Maybe "rebranded," but this station has been alternative since 2013. There seems to be some mythology that CEOs program the radio stations their companies own based on personal taste. That's not really the case. Every decision is based on money. And there are a lot of people involved.
 
And this station recently rebranded as “Alt.” Maybe Field/Audacy are seeing that no matter how hard they try they can’t make something work because they like it. I don’t see them giving up on KROQ or WNYL but something is going to have to give in markets like Dallas and Detroit.

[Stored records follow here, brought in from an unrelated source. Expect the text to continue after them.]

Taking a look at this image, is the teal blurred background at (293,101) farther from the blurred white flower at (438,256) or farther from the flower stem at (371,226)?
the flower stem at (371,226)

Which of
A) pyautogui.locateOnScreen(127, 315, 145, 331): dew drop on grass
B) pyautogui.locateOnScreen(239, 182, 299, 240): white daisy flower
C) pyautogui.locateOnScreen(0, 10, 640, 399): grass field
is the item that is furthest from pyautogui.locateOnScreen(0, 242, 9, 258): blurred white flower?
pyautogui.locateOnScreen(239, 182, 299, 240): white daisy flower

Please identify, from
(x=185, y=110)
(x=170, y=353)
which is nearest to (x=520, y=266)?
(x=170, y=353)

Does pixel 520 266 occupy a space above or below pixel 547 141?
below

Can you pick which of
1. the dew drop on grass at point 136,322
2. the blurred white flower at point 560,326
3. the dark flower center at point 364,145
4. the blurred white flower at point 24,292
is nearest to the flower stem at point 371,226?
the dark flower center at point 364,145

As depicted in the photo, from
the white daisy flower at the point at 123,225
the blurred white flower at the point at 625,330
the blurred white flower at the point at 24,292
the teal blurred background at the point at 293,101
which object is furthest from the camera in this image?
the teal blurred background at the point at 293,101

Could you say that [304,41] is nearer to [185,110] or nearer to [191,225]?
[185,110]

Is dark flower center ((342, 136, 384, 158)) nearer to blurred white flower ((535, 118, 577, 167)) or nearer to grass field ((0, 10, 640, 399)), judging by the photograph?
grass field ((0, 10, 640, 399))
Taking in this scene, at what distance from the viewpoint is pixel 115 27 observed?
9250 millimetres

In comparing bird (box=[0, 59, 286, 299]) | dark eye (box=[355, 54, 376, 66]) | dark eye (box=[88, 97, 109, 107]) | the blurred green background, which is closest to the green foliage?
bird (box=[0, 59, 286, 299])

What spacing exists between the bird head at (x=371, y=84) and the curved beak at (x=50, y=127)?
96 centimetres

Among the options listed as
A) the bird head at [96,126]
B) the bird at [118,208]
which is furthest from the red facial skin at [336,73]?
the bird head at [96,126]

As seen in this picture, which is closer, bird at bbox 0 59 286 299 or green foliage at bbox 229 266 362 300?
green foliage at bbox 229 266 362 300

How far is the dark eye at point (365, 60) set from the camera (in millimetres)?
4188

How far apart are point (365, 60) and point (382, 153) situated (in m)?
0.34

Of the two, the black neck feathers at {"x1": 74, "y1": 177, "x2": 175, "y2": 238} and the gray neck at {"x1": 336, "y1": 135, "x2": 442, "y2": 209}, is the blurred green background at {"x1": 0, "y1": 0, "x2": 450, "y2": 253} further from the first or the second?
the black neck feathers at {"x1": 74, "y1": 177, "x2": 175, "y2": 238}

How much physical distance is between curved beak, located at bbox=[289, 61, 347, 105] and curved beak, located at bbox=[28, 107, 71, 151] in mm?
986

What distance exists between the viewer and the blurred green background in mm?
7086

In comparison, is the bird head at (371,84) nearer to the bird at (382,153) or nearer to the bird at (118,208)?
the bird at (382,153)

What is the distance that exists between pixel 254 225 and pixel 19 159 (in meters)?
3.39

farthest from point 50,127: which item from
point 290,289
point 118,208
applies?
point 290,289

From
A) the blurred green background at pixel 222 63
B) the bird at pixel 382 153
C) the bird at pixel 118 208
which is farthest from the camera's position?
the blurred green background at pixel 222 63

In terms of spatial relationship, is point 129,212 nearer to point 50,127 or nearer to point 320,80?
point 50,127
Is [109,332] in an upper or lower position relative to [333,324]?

They gave Alt a few years to grow. I personally can't wait until the interest in Country goes down, but as a format it currently draws in more than Alternative does. With Buffalo, the station drew a 1.0 in May (Radioinsight.com), and it wasn't performing high before, if I'm correct. So makes sense that if they can make more on Country, that's the way to go. With KROQ, what hole exists in LA that they can fill? I think that's the greater question. I'm personally an alternative listener, but there are major markets with no Alternative stations. Just speaking from here in Boston, we haven't had a commercial alternative station in a couple years. We have internet stations and college stations, but when (then) Entercom flipped our version of Amp, they went with a Jack-like station. In summary, I agree that they aren't all in on alternative.